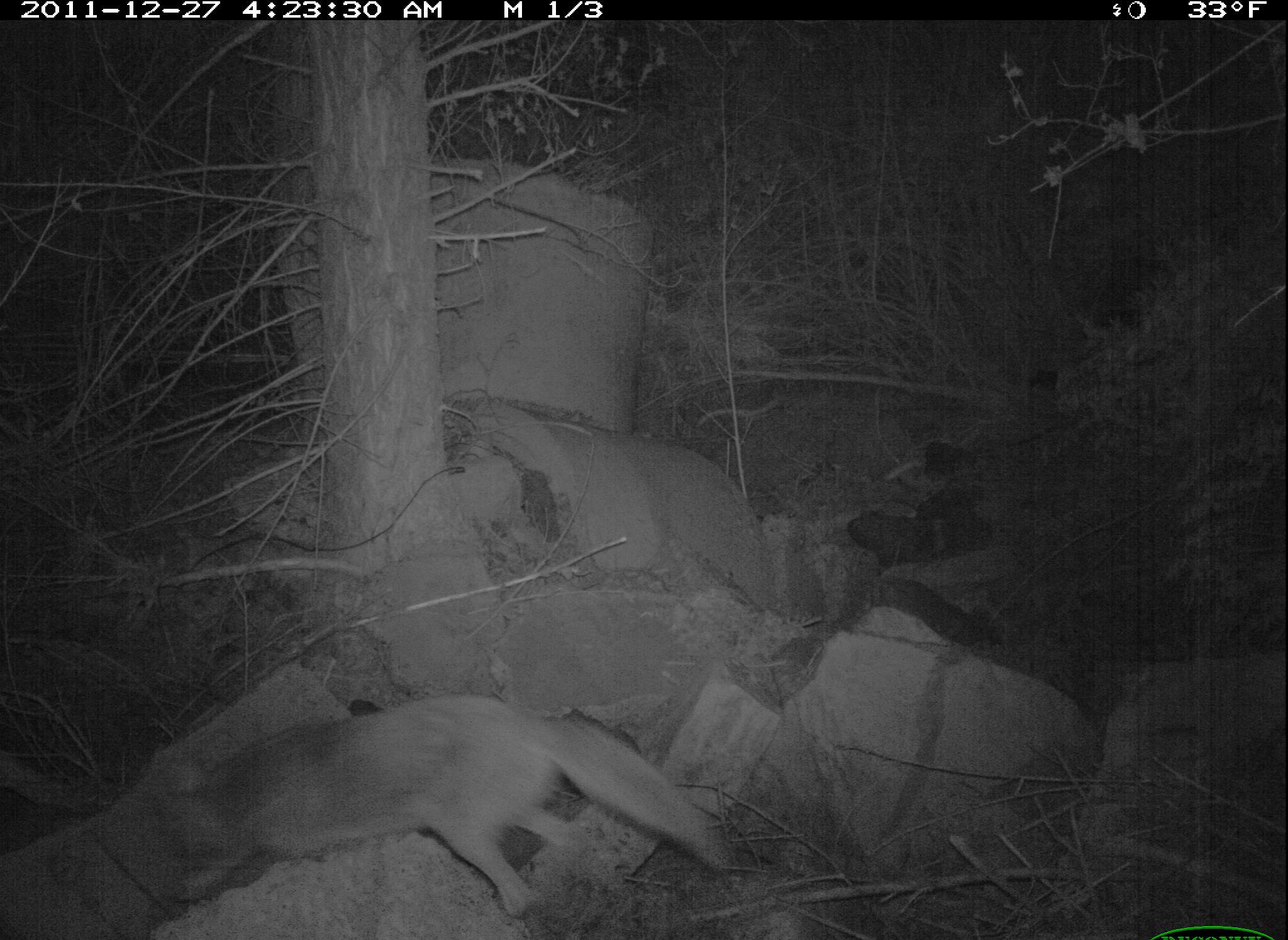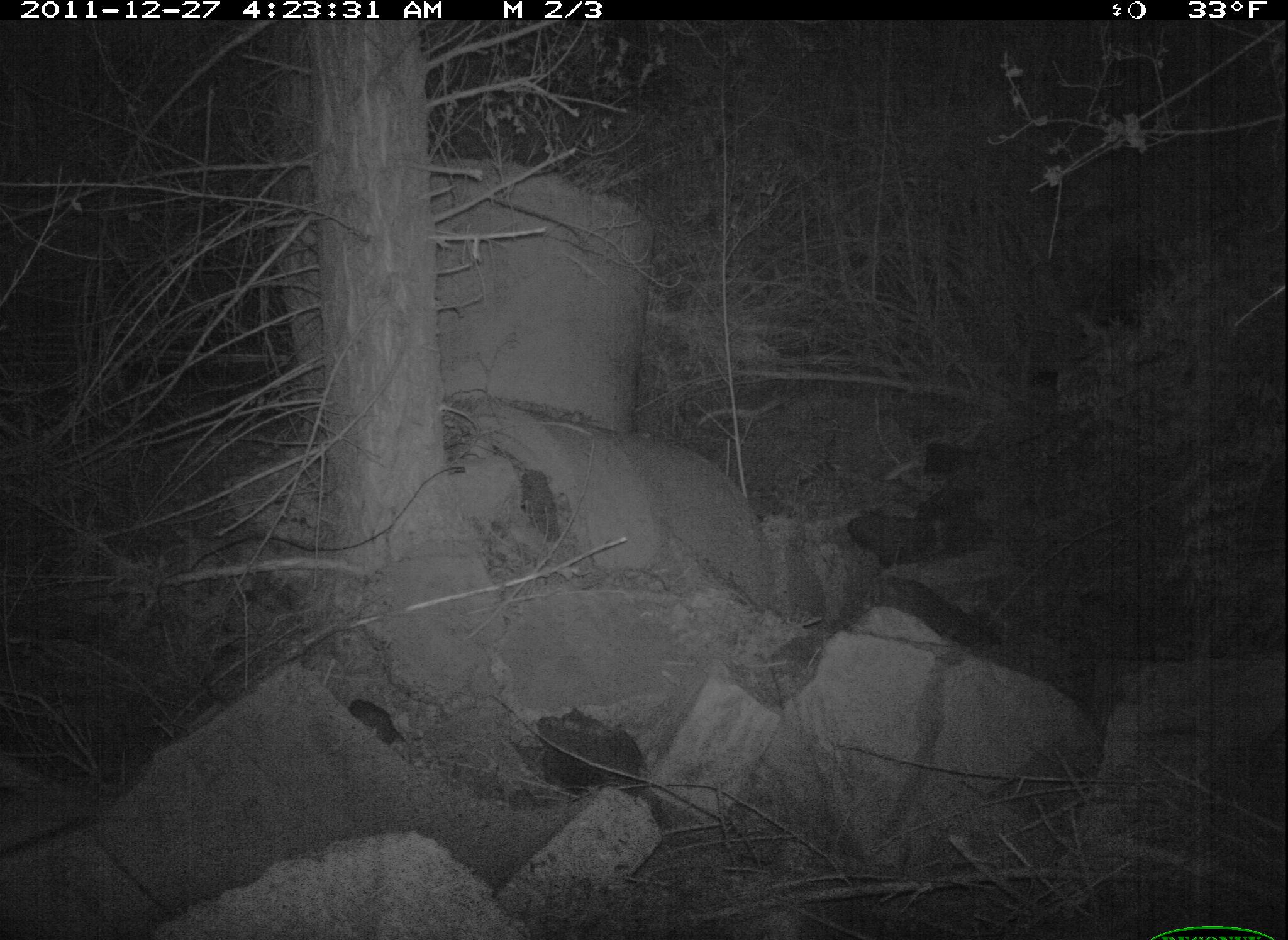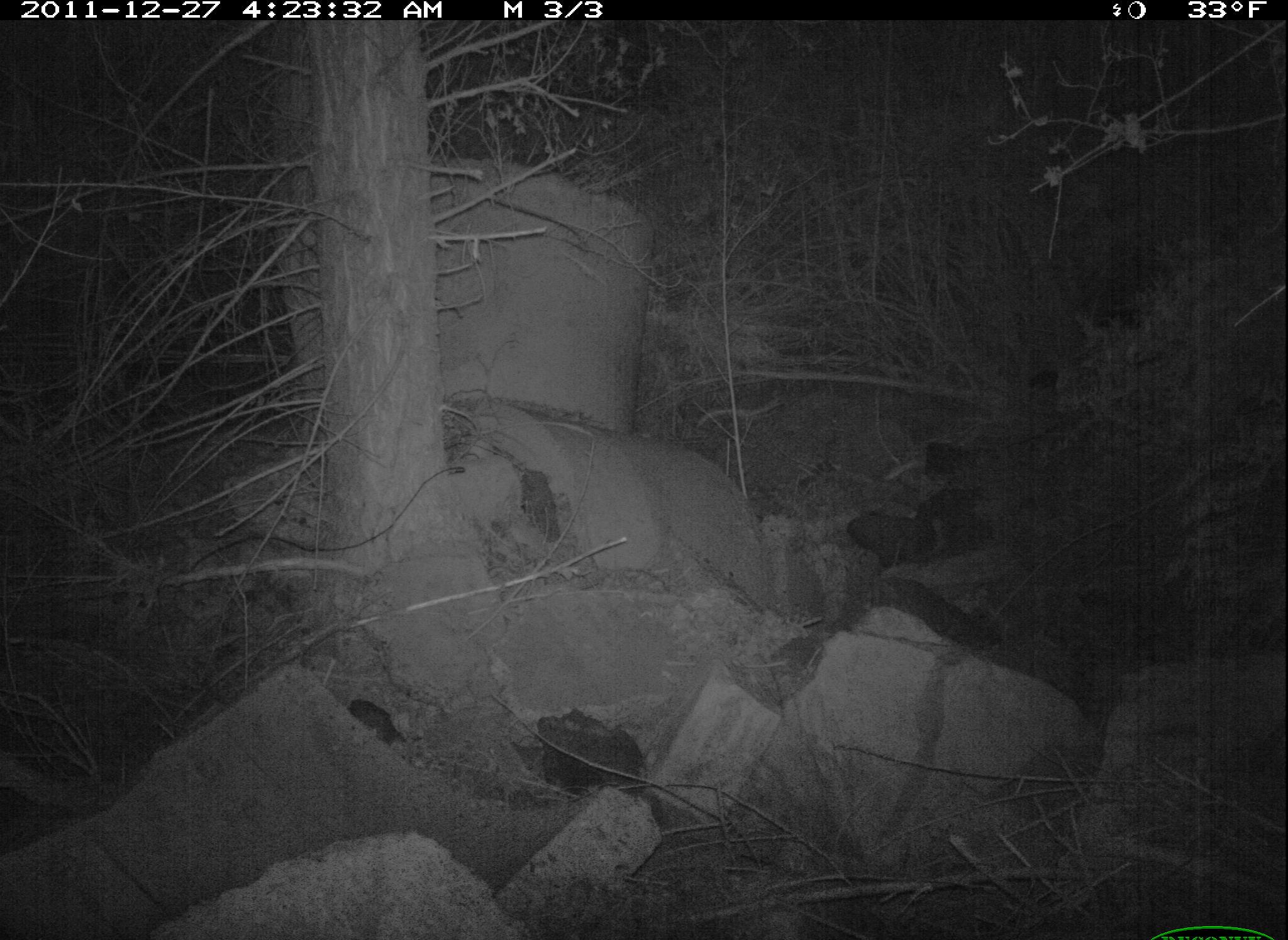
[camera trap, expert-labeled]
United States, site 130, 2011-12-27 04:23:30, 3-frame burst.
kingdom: Animalia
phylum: Chordata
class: Mammalia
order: Carnivora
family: Canidae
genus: Canis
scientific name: Canis latrans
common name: coyote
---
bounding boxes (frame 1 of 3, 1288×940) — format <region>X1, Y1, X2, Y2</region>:
coyote: <region>159, 686, 733, 905</region>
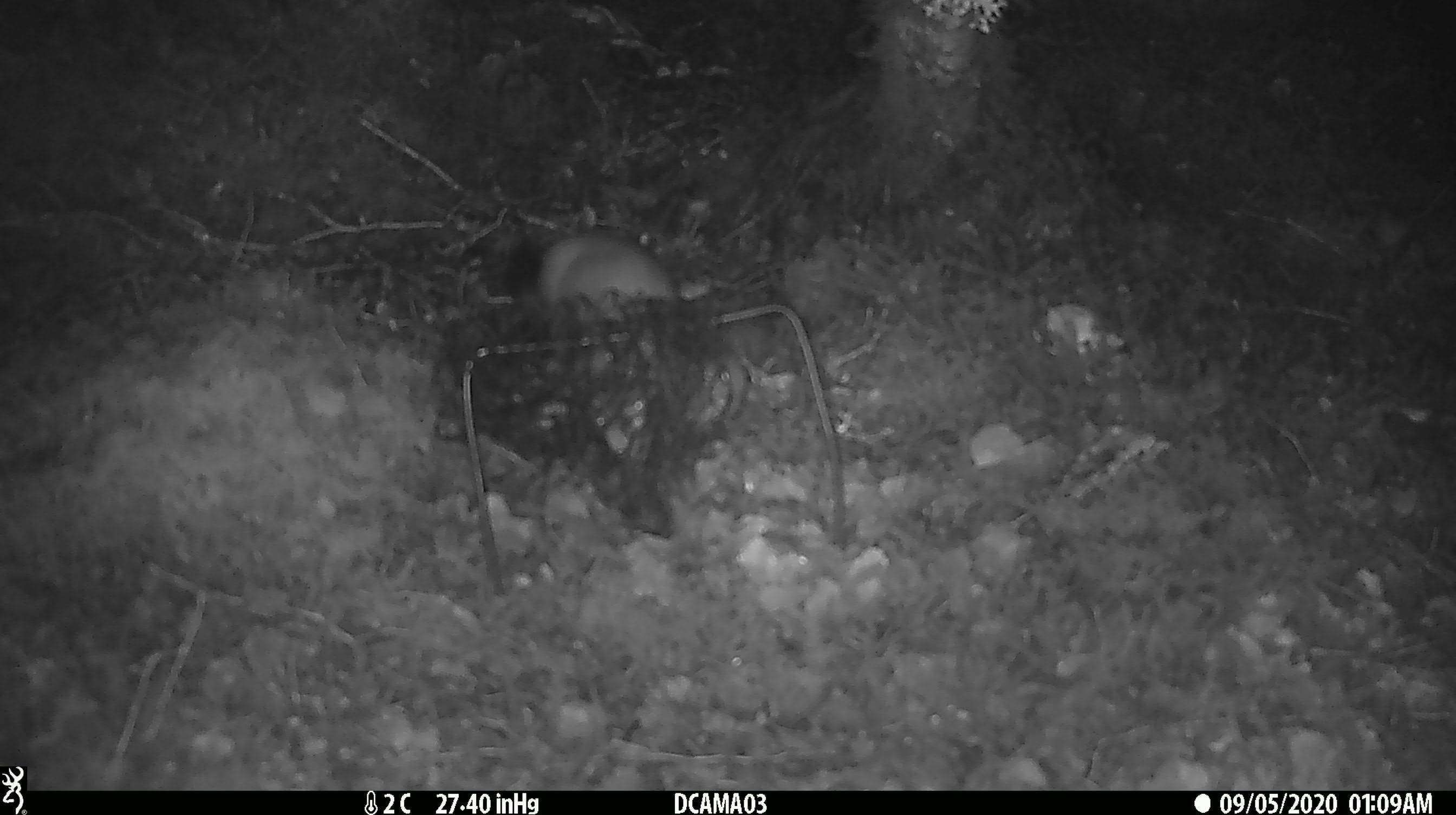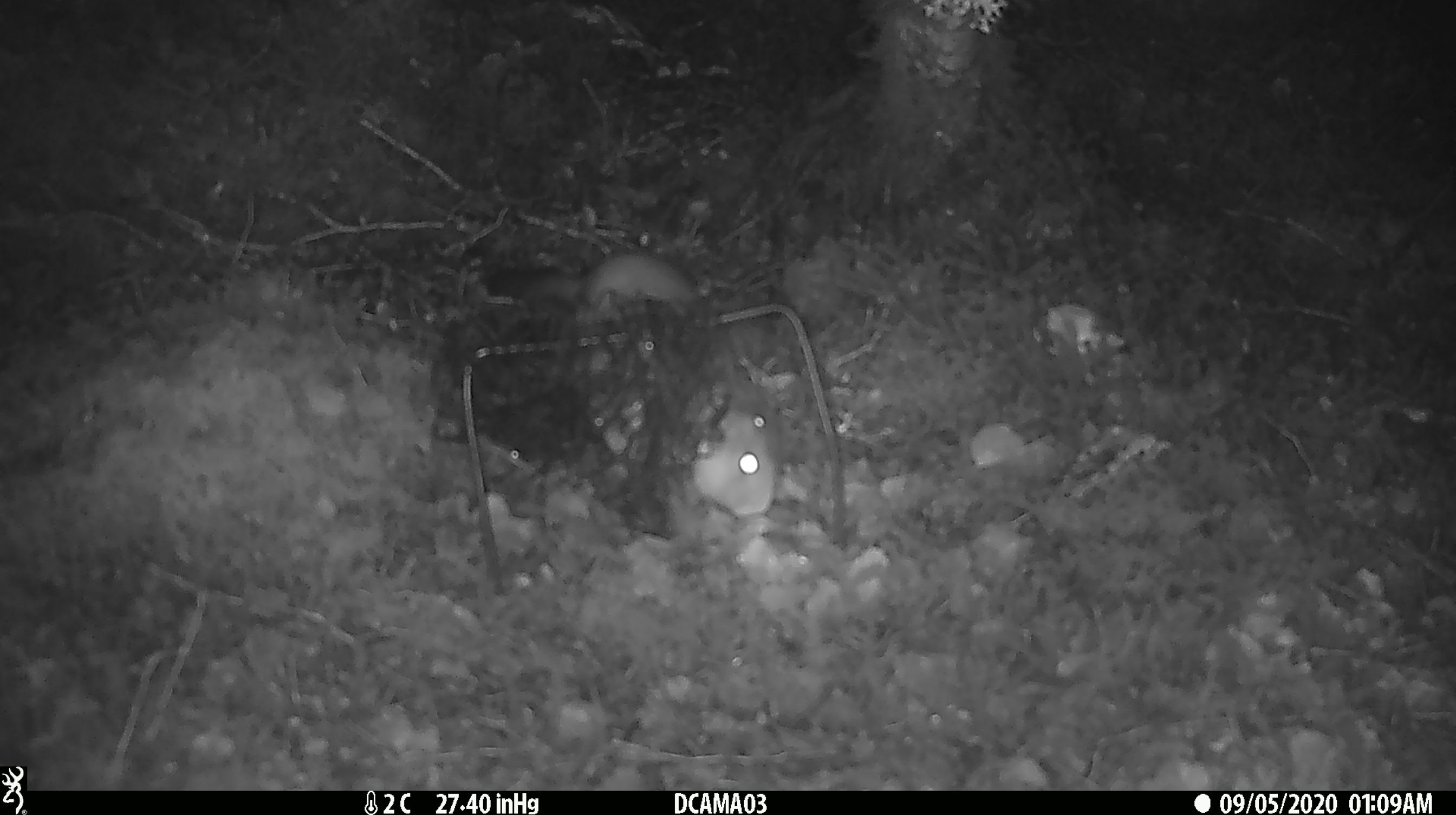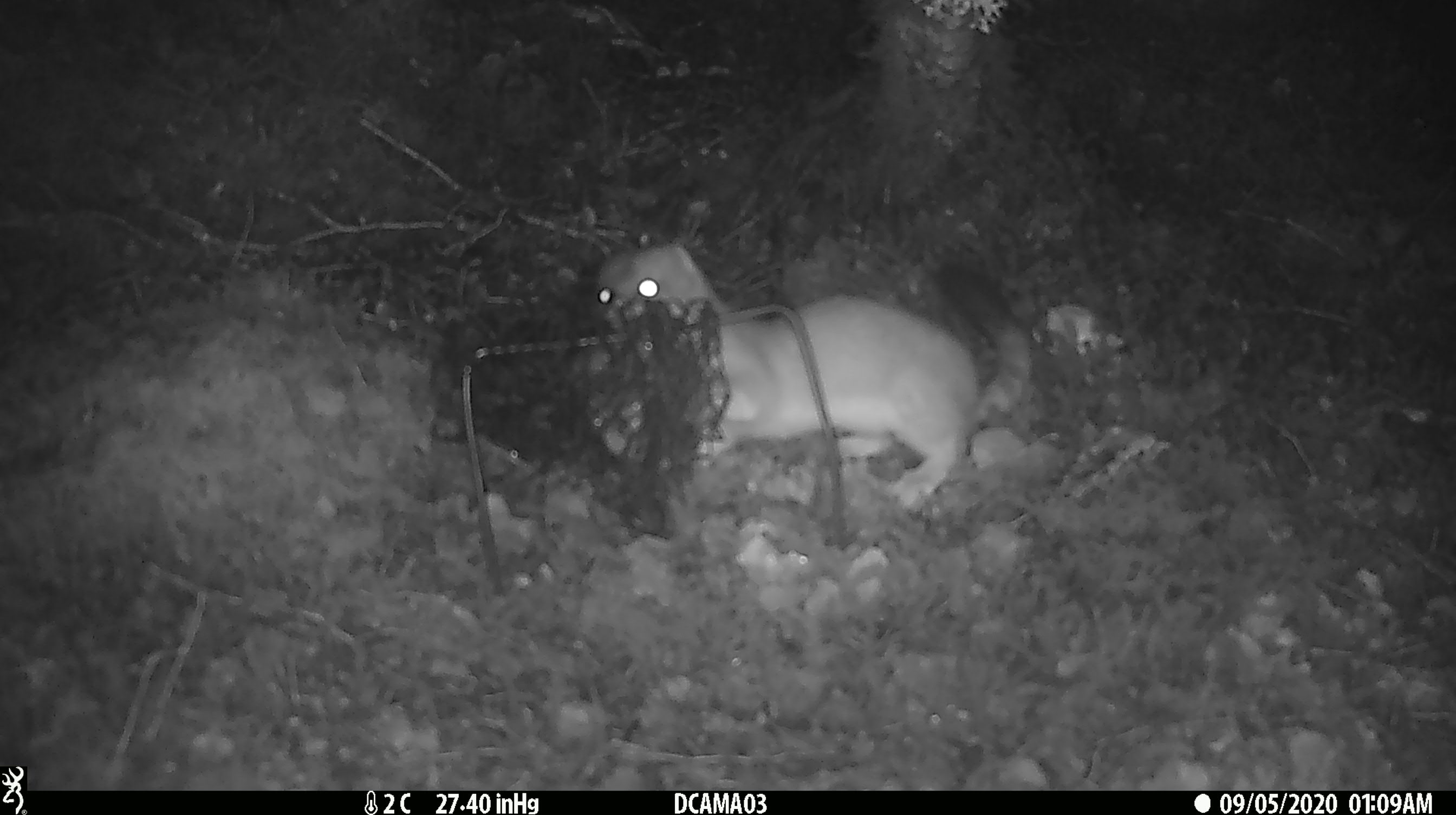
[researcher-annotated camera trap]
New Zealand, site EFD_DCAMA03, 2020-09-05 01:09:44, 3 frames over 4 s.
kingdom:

========

- _Exercise requirements_: Would you return all the data exactly as given, minus the pictures?

- _Answer to this task_:
[camera trap, expert-labeled]
United States, site 130, 2011-12-27 04:23:30, 3-frame burst.
kingdom: Animalia
phylum: Chordata
class: Mammalia
order: Carnivora
family: Canidae
genus: Canis
scientific name: Canis latrans
common name: coyote
---
bounding boxes (frame 1 of 3, 1288×940) — format <region>X1, Y1, X2, Y2</region>:
coyote: <region>159, 686, 733, 905</region>
[researcher-annotated camera trap]
New Zealand, site EFD_DCAMA03, 2020-09-05 01:09:44, 3 frames over 4 s.
kingdom:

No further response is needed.